| Problem requirements |
Extract the records in full, leaving every picture out.

Records supplied Start Marker

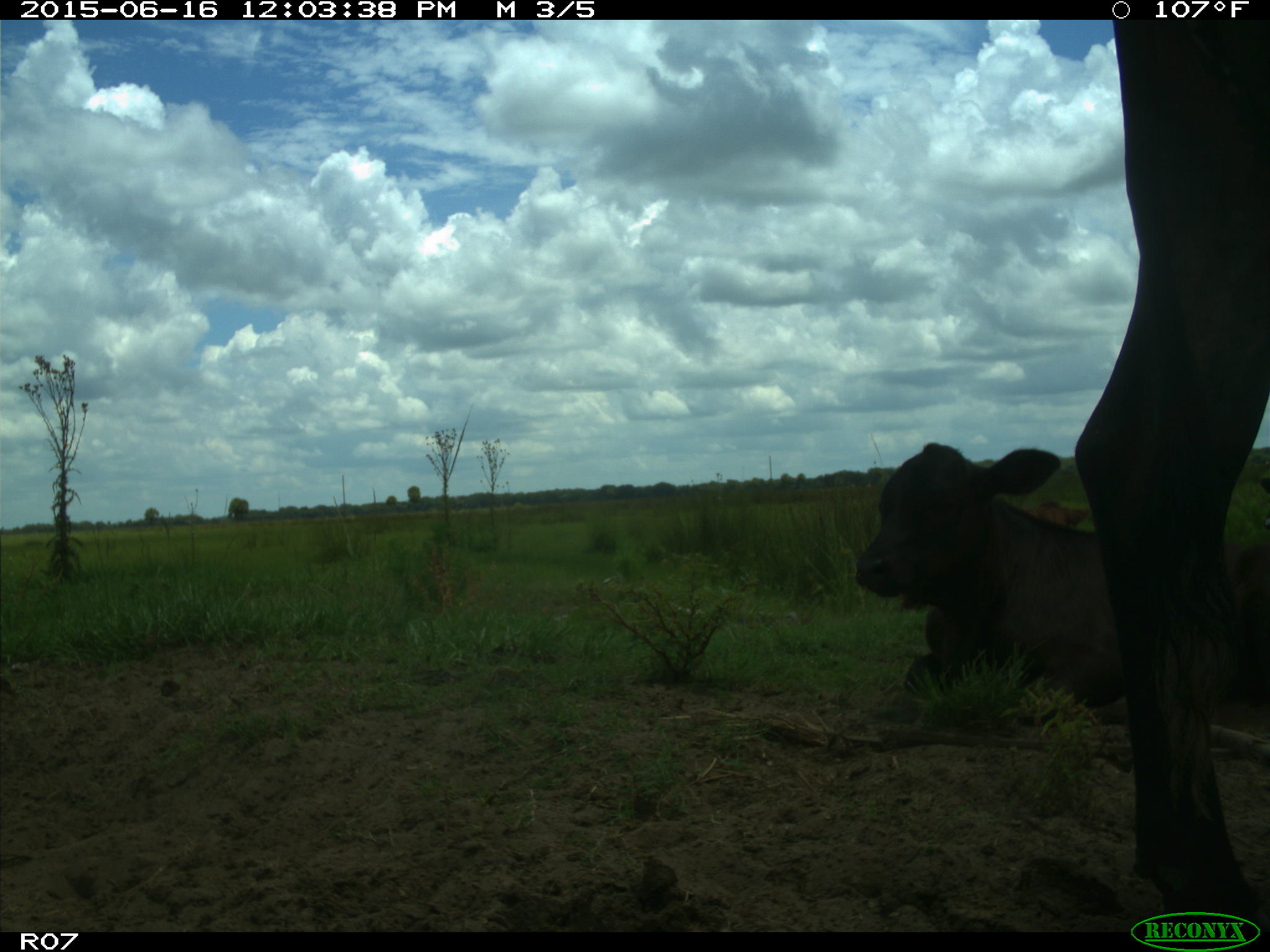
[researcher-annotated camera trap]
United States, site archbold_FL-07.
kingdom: Animalia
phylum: Chordata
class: Mammalia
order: Artiodactyla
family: Bovidae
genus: Bos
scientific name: Bos taurus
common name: domestic cow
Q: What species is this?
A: Bos taurus (domestic cow).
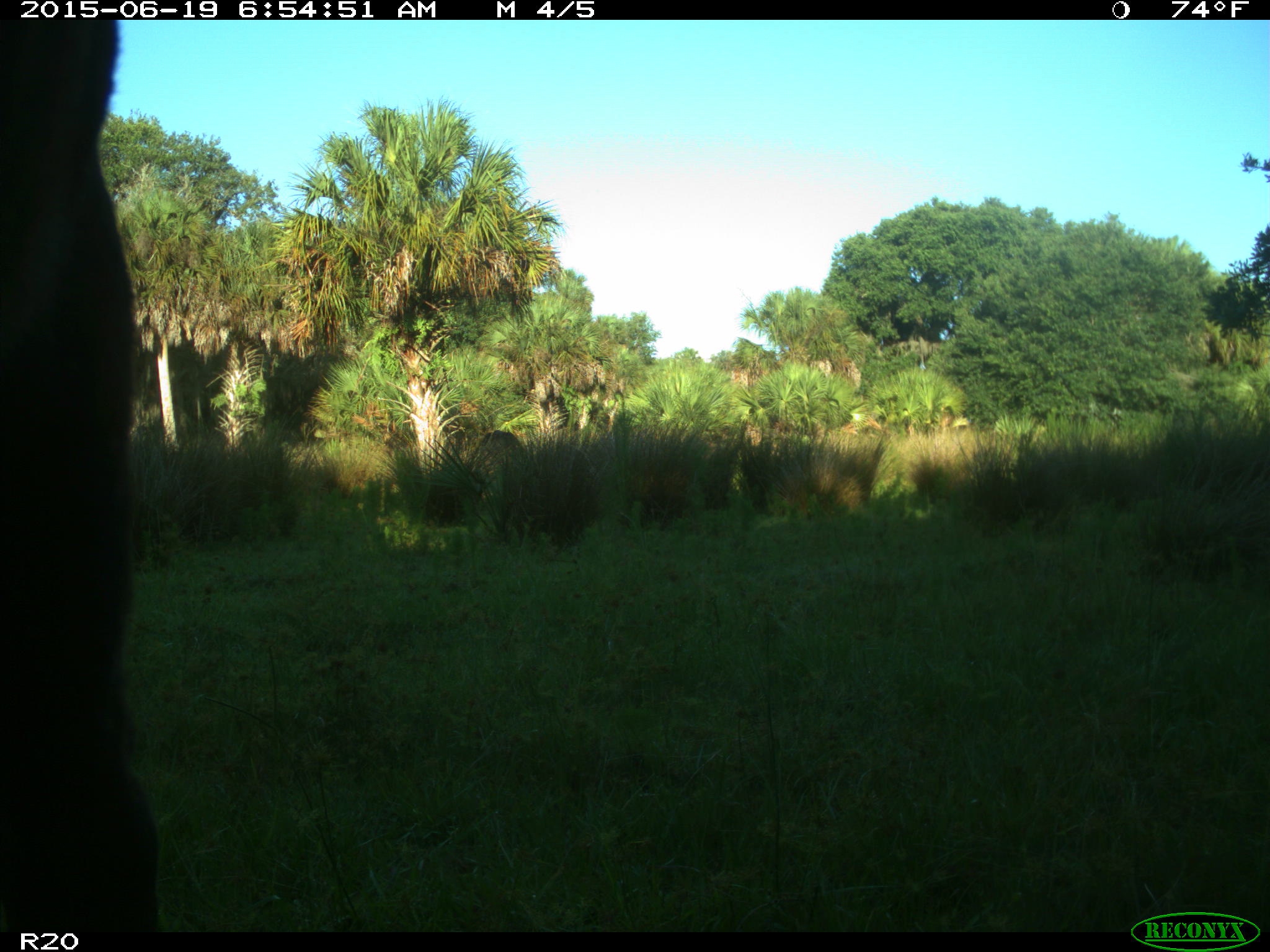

Records supplied End Marker

| Solution to this task |
[researcher-annotated camera trap]
United States, site archbold_FL-07.
kingdom: Animalia
phylum: Chordata
class: Mammalia
order: Artiodactyla
family: Bovidae
genus: Bos
scientific name: Bos taurus
common name: domestic cow
Q: What species is this?
A: Bos taurus (domestic cow).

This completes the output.